Captioned web images:

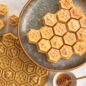 Baked honeycomb lemon cake with cut pieces, with pan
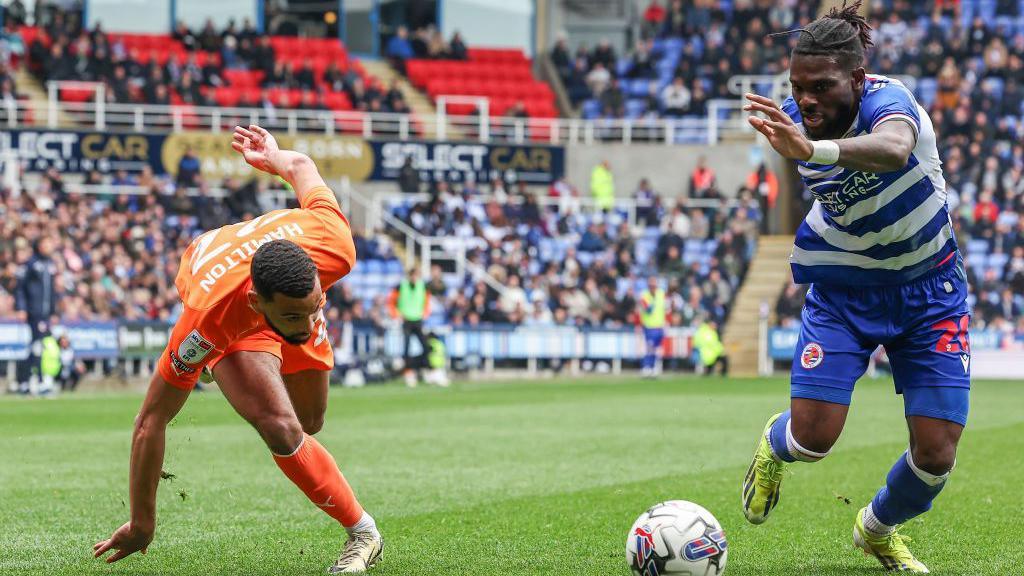 Blackpool's CJ Hamilton stumbles as he runs with the ball under pressure from Reading's Jeriel Dorsett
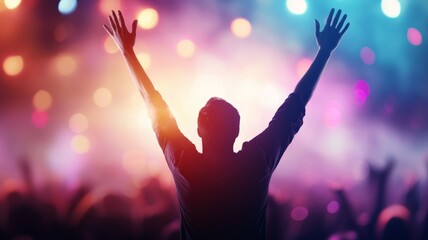 A man is standing in front of a crowd of people, with his arms raised in the air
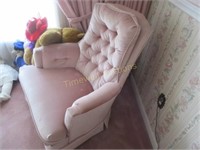 Swivel rocking chair in a rose colour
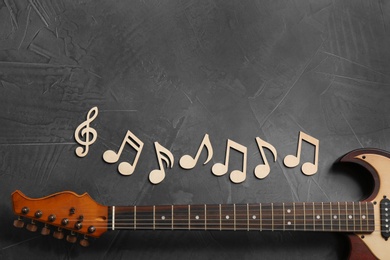 Music notes and guitar neck on grey background, top view. Space for text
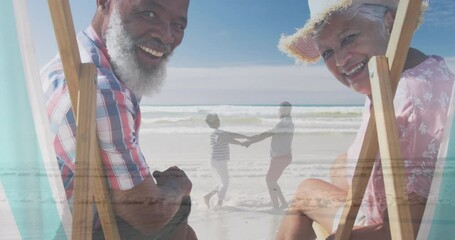 Animation of happy senior biracial couple over senior couple dancing at beach - Powered by Adobe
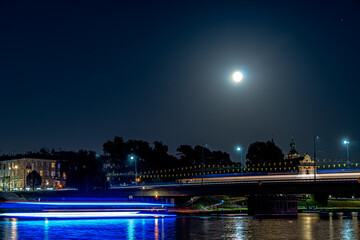 Night lights over the Vistula River in Krakow at the rising of the full moon.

* REQUEST *
Please output the records from the beginning up to and including the line that contains "Music notes and", and leave the pictures out of your answer.

* RESULT *
 Baked honeycomb lemon cake with cut pieces, with pan
 Blackpool's CJ Hamilton stumbles as he runs with the ball under pressure from Reading's Jeriel Dorsett
 A man is standing in front of a crowd of people, with his arms raised in the air
 Swivel rocking chair in a rose colour
 Music notes and guitar neck on grey background, top view. Space for text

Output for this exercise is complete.